Menanggapi dugaan penyalahgunaan jabatan oleh oknum wartawan yang membekingi peredaran obat keras, Ferry Rusdiono, Ketua Umum Perkumpulan Wartawan Online Dwipantara, menegaskan bahwa tindakan seperti itu mencoreng nama baik profesi jurnalis.
> “Jika seorang pimpinan wartawan menyalahgunakan jabatannya, tindakan yang bisa dilakukan adalah melaporkan ke Dewan Pers atau perusahaan media tempatnya bernaung untuk mendapatkan sanksi internal dan eksternal. Selain itu, langkah memboikot pemberitaannya juga bisa menjadi bentuk ketidaksetujuan publik terhadap pelanggaran etika tersebut,” tegas Ferry Rusdiono.
Hal senada disampaikan oleh Fachrudin Sangaji Bima, Ketua Umum Generasi Anti Narkotika Nasional (GANN). Ia mengecam keras segala bentuk perlindungan terhadap jaringan peredaran pil koplo, terutama bila dilakukan oleh oknum yang seharusnya menjadi teladan di masyarakat.
> “Kami di GANN menolak keras segala bentuk penyalahgunaan wewenang. Bila benar ada oknum yang menggunakan nama organisasi profesi wartawan untuk membekingi pengedar pil koplo, kami minta aparat menindak tegas tanpa pandang bulu,” ujar Fachrudin.
Sementara itu, Tuan Guru Drs. Dedi Hermanto, Ketua Umum Pengurus Besar Forum Ulama dan Aktivis Islam (PB-FORMULA), menilai bahwa praktik seperti ini adalah bentuk kemunafikan sosial yang harus dilawan bersama.
> “Orang yang memakai jabatan profesi untuk menutupi kemaksiatan telah menyalahi nilai moral dan agama.

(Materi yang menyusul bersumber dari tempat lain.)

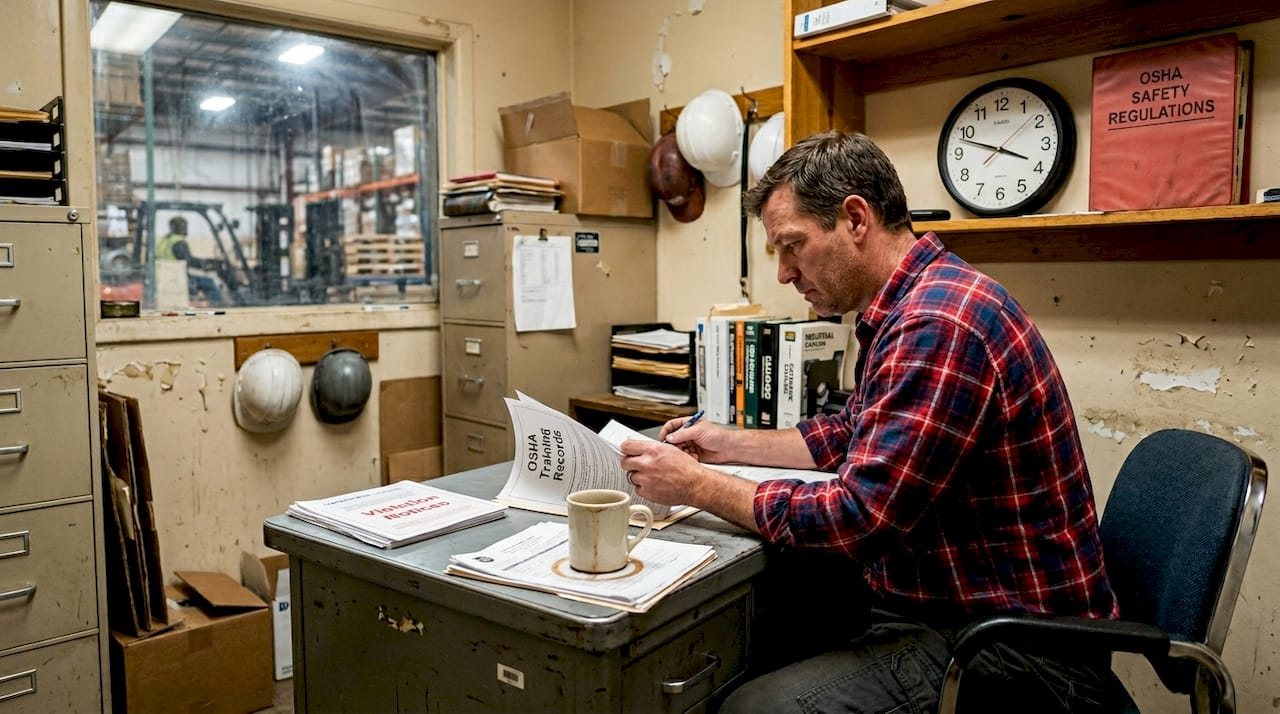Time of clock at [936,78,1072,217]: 3:48
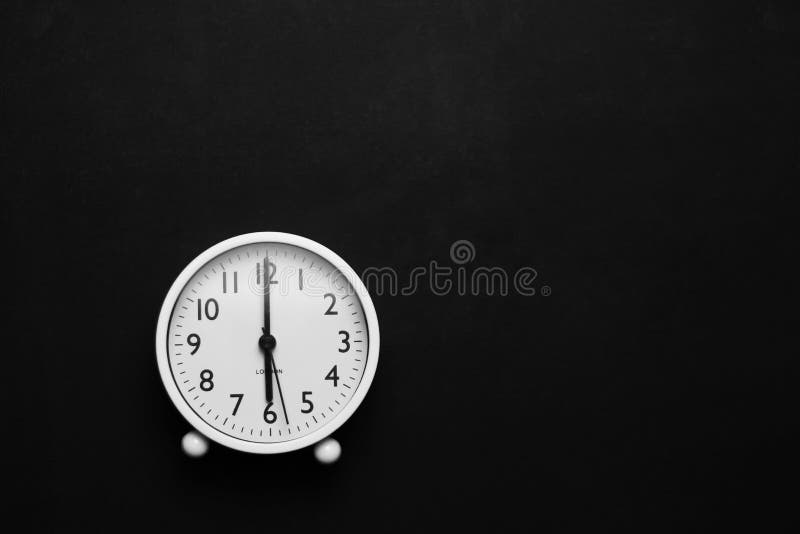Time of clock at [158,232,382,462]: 6:00
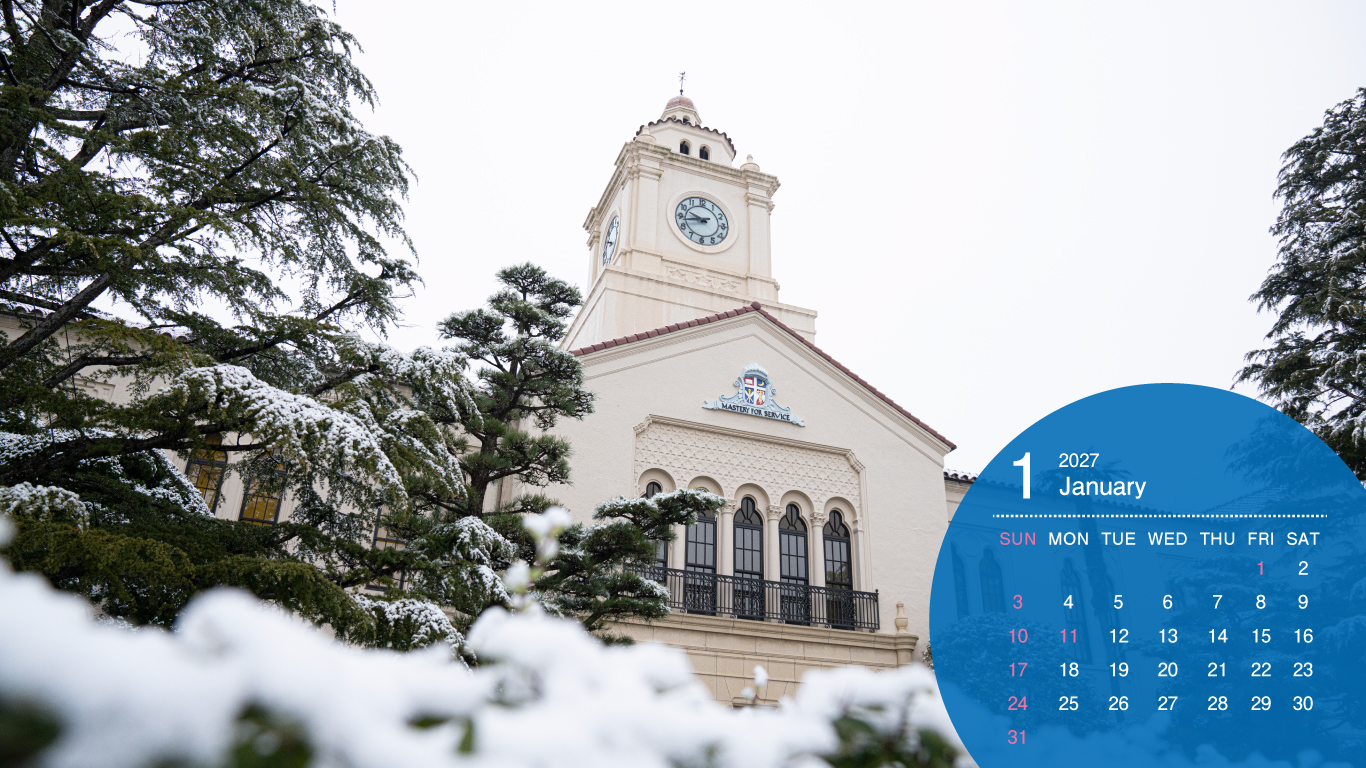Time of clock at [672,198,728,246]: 9:43
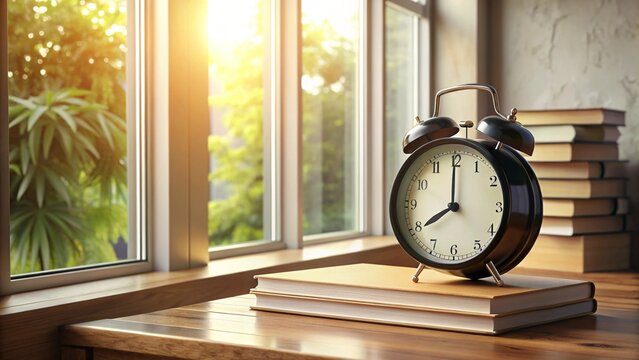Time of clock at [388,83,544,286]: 7:59
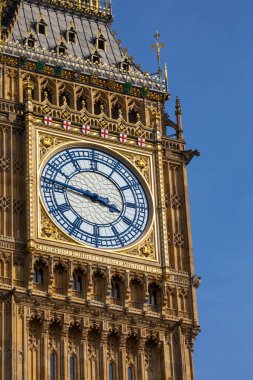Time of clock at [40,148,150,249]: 3:46
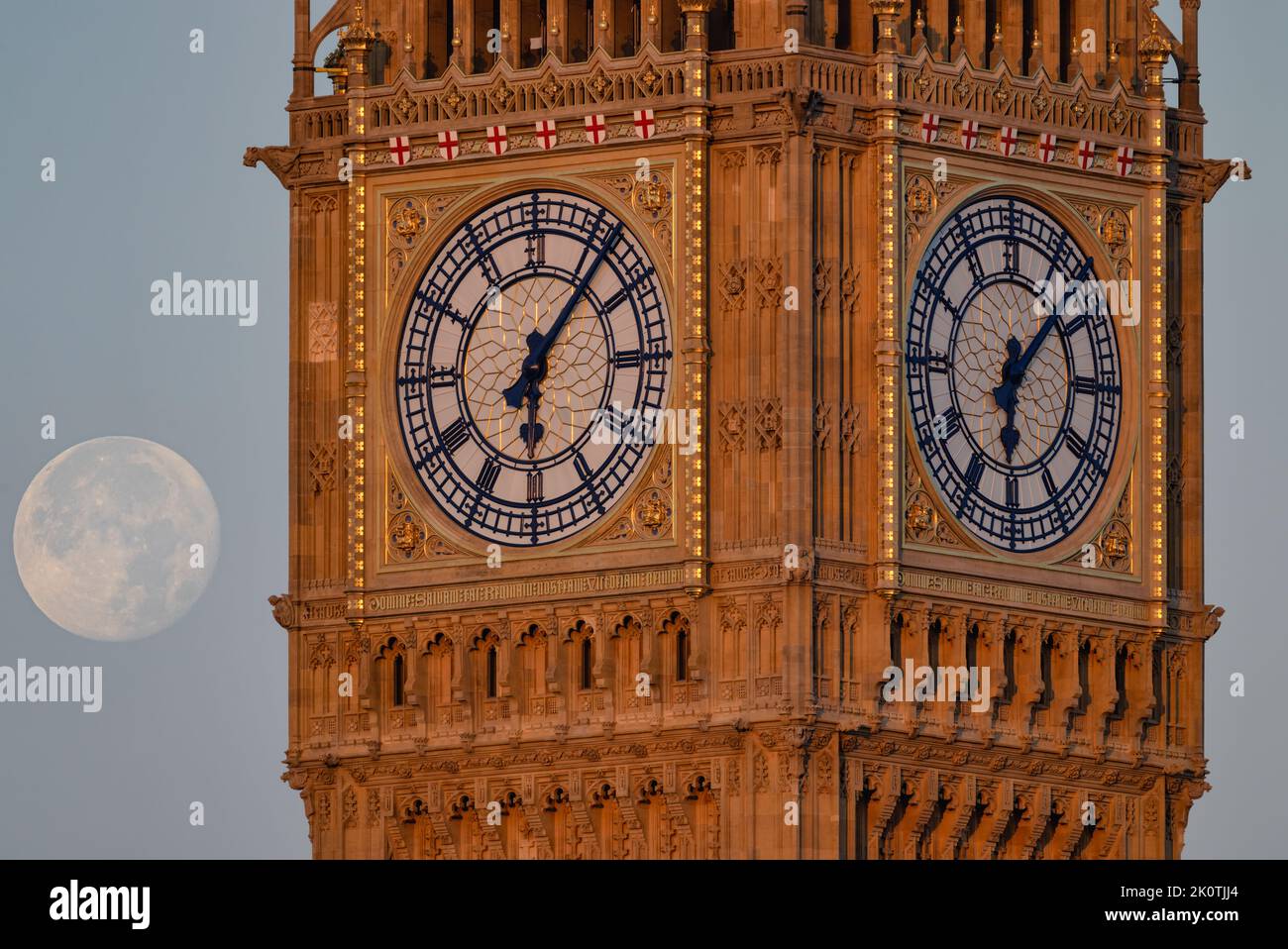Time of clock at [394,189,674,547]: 6:06
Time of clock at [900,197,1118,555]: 6:07
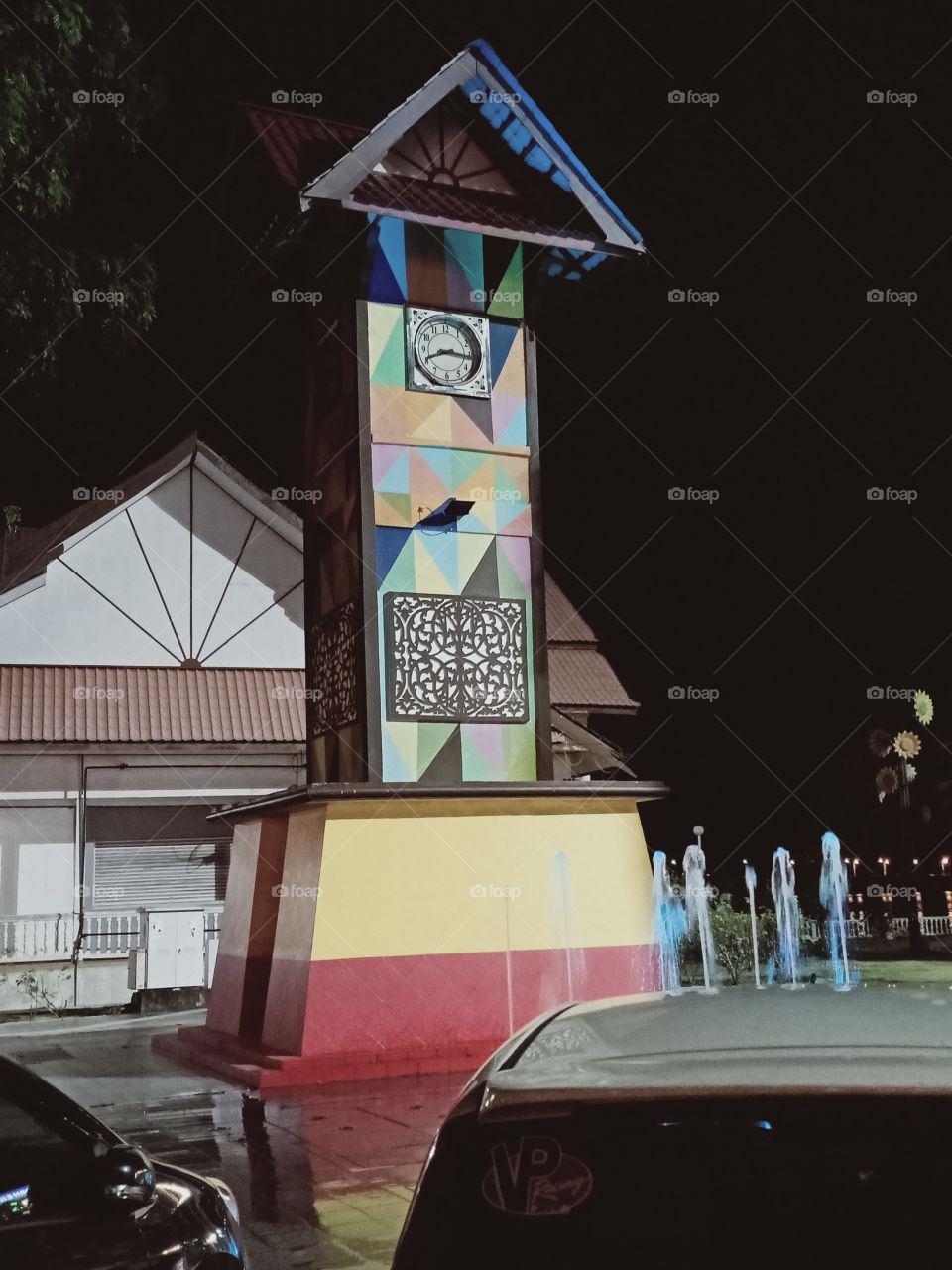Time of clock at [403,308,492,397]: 8:16
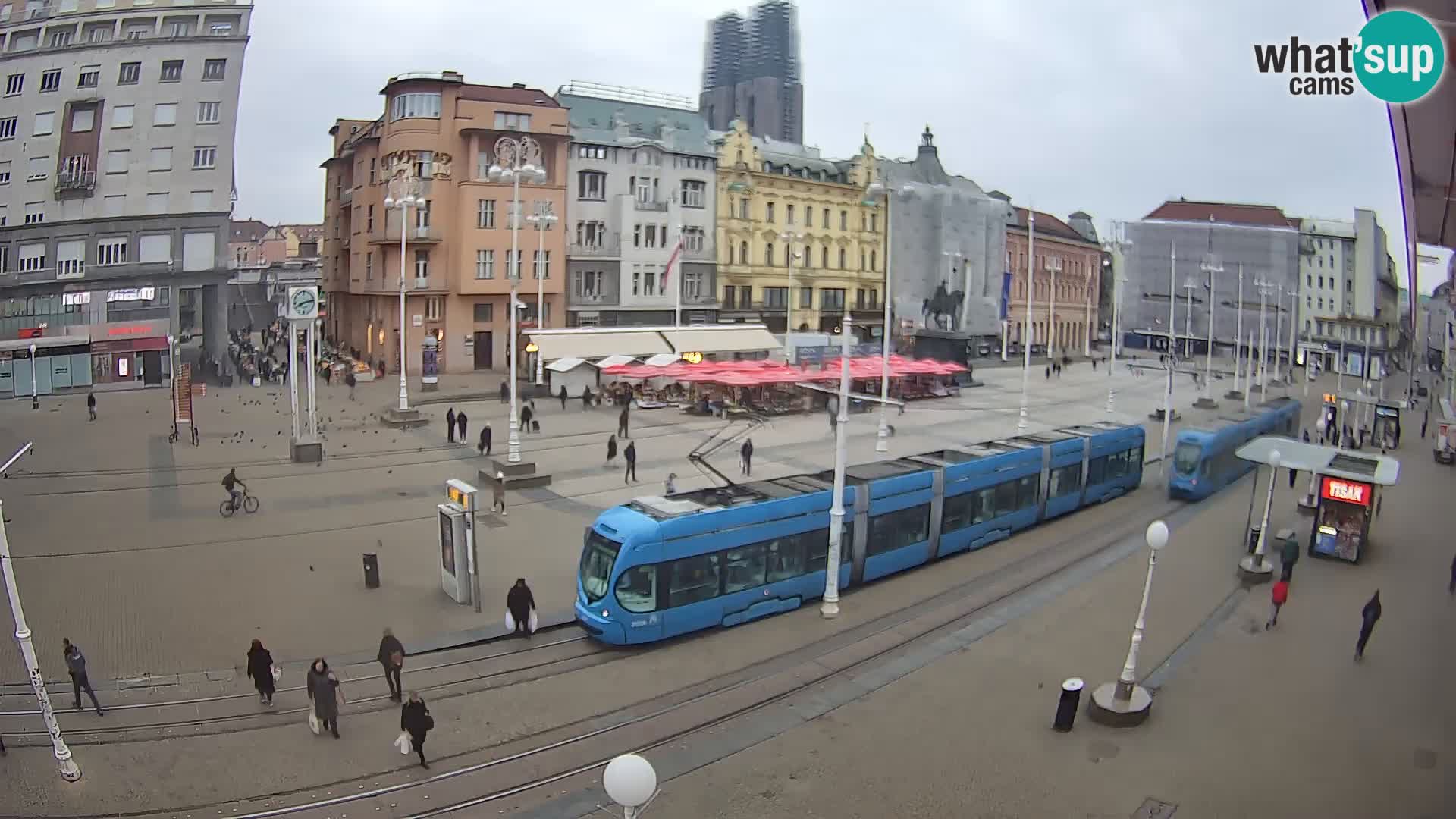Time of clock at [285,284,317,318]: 8:12
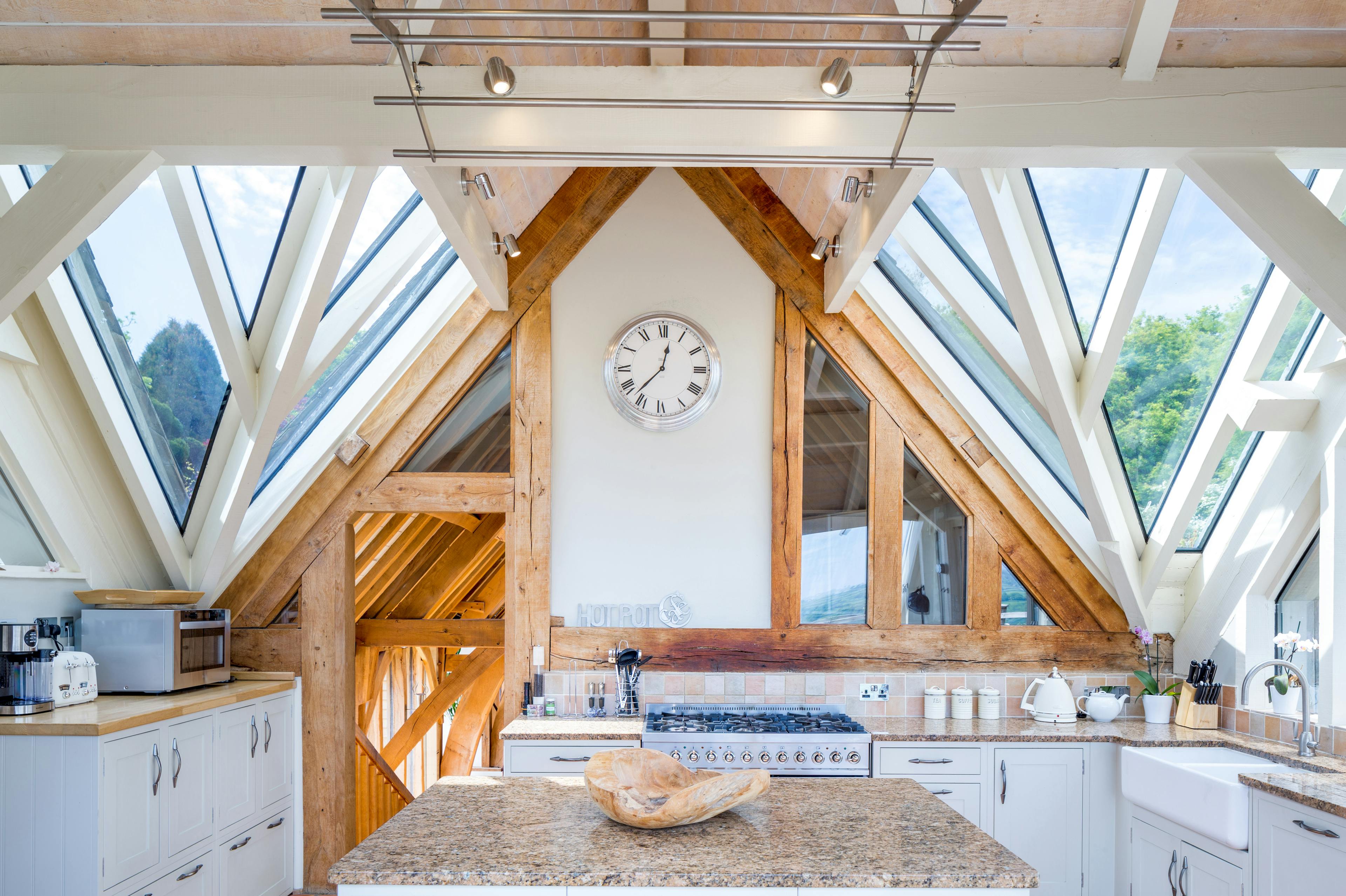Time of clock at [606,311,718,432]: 12:37
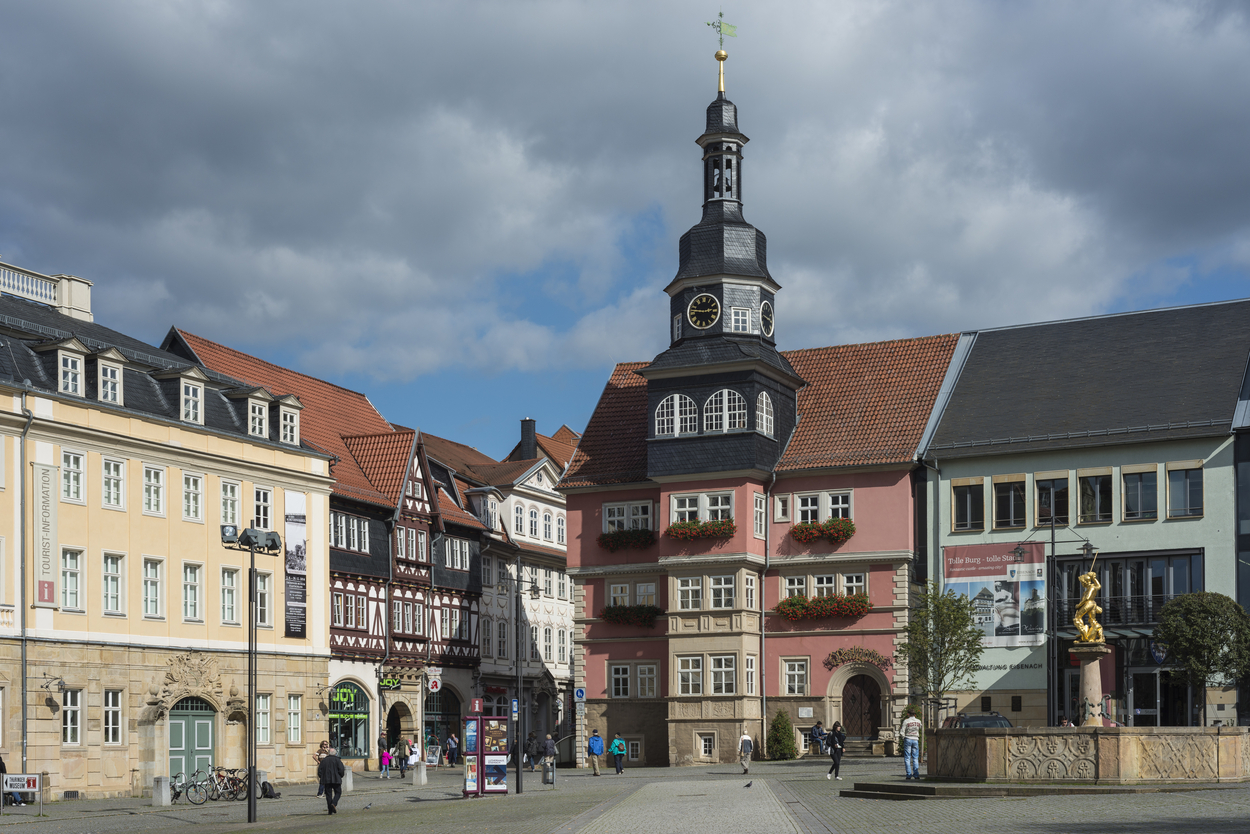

Ulama bersama masyarakat harus bersuara agar hukum ditegakkan dengan adil,” ujar Tuan Guru Dedi Hermanto.
“Dasar Hukum dan Ancaman Pidana”
Peredaran obat keras jenis pil koplo tanpa izin edar resmi merupakan tindak pidana berat, sebagaimana diatur dalam Undang-Undang Nomor 36 Tahun 2009 tentang Kesehatan.
Pasal 196: Setiap orang yang dengan sengaja memproduksi atau mengedarkan sediaan farmasi dan/atau alat kesehatan yang tidak memenuhi standar atau persyaratan keamanan, khasiat, dan mutu, dipidana dengan penjara paling lama 10 tahun dan denda paling banyak Rp1 miliar.
Pasal 197: Setiap orang yang mengedarkan obat yang tidak memiliki izin edar dari BPOM dapat dikenakan pidana penjara hingga 15 tahun serta denda maksimal Rp1,5 miliar.
Masyarakat berharap agar pihak kepolisian dan instansi terkait segera turun tangan menindaklanjuti laporan ini secara serius, tanpa tebang pilih.
> “Kami harap jangan hanya rakyat kecil yang ditangkap, tapi juga beking-bekingnya yang punya jabatan,” tegas salah satu tokoh masyarakat Cengkareng.